Femina Politica – Zeitschrift für feministische Politikwissenschaft 2-2022: Das deutsche Völkerstrafgesetzbuch als Austragungsort transnationaler Kämpfe um die Ahndung sexualisierter Gewalt in bewaffneten Konflikten

Das deutsche Völkerstrafgesetzbuch als Austragungsort transnationaler Kämpfe um die Ahndung sexualisierter Gewalt in bewaffneten Konflikten

Karina Theurer

Femina Politica – Zeitschrift für feministische Politikwissenschaft, Heft 2-2022, S. 41-56.

 

Zusammenfassung

Dieser Beitrag beschäftigt sich mit der Ahndung geschlechtsbezogener und sexualisierter Gewalt als Verbrechen gegen die Menschlichkeit in Deutschland. Im Januar 2022 wurde im weltweit ersten Völkerstrafverfahren zu Folter in syrischen Haftanstalten ein ehemaliger Geheimdienstmitarbeiter vom Oberlandesgericht Koblenz wegen sexualisierter Gewalt als Verbrechen gegen die Menschlichkeit verurteilt. Dieses Strafverfahren ist aus feministischer juristischer Perspektive ein Meilenstein: Erstmals wurde der diesbezügliche Straftatbestand des Völkerstrafgesetzbuchs (§ 7 Abs. 1 Nr. 6 VStGB) erfolgreich in ein laufendes Verfahren eingebracht und der Angeklagte auch tatsächlich dafür verurteilt. Zudem vertrat die Bundesanwaltschaft eine dezidiert völkerrechtsfreundliche Auslegung des Straftatbestands der sexuellen Nötigung. In dieser Klarheit und Eindeutigkeit wurde diese Auslegung bis dahin eher von einer Minderheit feministischer und intersektional denkender Jurist*innen vertreten. Wird Recht als Verdichtung gesellschaftlicher Kräfteverhältnisse begriffen, könnte das Koblenzer Verfahren einen Wendepunkt darstellen: weg von Strafbarkeitslücken im Völkerstrafgesetzbuch (VStGB) und hin zu einem nationalrechtlichen Völkerstrafrecht, das die Ermittlung und Ahndung aller sexualisierten und geschlechtsbezogenen Straftaten ermöglicht, die nach dem Statut des Internationalen Strafgerichtshofs strafbar sind.

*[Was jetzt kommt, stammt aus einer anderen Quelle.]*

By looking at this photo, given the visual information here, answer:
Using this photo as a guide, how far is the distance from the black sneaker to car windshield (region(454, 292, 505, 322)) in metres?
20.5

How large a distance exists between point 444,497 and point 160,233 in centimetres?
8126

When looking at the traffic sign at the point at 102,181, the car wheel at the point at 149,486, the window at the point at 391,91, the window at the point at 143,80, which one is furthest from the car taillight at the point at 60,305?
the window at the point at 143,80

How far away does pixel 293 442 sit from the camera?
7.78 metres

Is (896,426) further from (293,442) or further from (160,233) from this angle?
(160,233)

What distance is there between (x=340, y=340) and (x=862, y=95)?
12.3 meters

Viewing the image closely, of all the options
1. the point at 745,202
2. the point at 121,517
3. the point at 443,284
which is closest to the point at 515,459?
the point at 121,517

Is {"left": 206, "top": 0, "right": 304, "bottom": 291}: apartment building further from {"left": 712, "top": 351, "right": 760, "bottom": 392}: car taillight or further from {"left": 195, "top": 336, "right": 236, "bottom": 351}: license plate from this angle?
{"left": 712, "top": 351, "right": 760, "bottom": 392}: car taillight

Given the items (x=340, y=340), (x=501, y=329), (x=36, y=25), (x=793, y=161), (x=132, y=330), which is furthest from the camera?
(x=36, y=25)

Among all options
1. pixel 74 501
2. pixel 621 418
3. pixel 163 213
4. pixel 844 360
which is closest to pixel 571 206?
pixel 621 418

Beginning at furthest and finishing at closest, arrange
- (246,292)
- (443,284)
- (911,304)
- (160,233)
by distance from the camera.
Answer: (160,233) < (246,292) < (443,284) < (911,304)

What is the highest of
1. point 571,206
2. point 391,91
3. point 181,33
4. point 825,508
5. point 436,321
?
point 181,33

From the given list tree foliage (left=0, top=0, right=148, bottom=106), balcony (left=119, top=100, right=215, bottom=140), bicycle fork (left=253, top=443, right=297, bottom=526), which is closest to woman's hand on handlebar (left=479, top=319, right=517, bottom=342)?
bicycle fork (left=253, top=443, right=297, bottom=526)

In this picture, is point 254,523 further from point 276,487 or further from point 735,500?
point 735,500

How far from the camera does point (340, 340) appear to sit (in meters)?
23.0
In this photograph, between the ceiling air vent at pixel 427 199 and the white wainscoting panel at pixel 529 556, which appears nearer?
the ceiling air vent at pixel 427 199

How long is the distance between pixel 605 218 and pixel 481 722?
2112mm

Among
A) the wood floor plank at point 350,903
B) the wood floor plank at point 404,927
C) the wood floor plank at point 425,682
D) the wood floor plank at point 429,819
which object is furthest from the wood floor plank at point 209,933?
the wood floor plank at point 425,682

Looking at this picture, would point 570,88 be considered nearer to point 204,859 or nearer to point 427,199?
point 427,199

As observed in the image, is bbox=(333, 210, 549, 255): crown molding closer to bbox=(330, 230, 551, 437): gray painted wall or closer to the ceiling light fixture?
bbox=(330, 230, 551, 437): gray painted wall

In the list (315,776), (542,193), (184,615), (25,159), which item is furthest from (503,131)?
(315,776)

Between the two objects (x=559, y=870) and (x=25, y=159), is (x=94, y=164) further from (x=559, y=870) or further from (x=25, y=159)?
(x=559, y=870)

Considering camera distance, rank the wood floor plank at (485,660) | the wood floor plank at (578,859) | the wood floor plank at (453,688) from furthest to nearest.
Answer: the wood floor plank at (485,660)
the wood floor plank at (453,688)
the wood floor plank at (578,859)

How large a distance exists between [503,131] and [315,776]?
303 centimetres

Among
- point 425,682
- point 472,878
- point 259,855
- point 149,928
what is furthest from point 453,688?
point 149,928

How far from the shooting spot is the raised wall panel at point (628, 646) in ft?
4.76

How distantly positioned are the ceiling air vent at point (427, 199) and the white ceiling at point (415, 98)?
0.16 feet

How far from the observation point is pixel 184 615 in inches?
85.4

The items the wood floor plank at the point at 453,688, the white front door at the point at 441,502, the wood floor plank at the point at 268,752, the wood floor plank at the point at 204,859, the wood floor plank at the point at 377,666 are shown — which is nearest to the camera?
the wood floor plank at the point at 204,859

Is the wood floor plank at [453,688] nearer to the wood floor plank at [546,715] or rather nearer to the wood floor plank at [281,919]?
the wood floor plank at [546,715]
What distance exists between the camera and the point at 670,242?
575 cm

Schlagwörter: Völkerstrafgesetzbuch, sexualisierte Gewalt/geschlechtsbezogene Gewalt, Verbrechen gegen die Menschlichkeit, transnationale Normgenerierung, feministische Rechtswissenschaft

 

The German International Criminal Code as a Site of Transnational Struggles over the Punishment of Sexualised Violence in Armed Conflicts

Abstract

This article deals with the prosecution of sexual and gender-based violence as crimes against humanity in Germany. In January 2022, in the world’s first criminal trial on torture in Syrian detention centers, a former intelligence officer was convicted of sexual violence as a crime against humanity by the Higher Regional Court in Koblenz. From a feminist legal perspective, this trial is a milestone: for the first time, the relevant criminal legal norm of the German Code of Crimes against International Law (Section 7 (1) No. 6 CCAIL) was successfully introduced into an ongoing trial and the defendant was convicted of the crime. In addition, the Federal Prosecutor’s Office adopted a decidedly pro-international-law interpretation of the criminal offense of “sexuelle Nötigung” (sexual coercion) contained in Section 7 (1) No. 6 CCIL. Until then, this interpretation had been advocated for in this clarity and unambiguity only by a minority of feminist and intersectional lawyers. If law is understood as a condensation of societal power relations, the Koblenz proceedings could represent a turning point: Away from criminal liability gaps in the German Code of Crimes against International Law (CCAIL) towards a German criminal law that enables the investigation and punishment of all sexual and gender-based crimes that can be investigated and prosecuted under the statute of the International Criminal Court.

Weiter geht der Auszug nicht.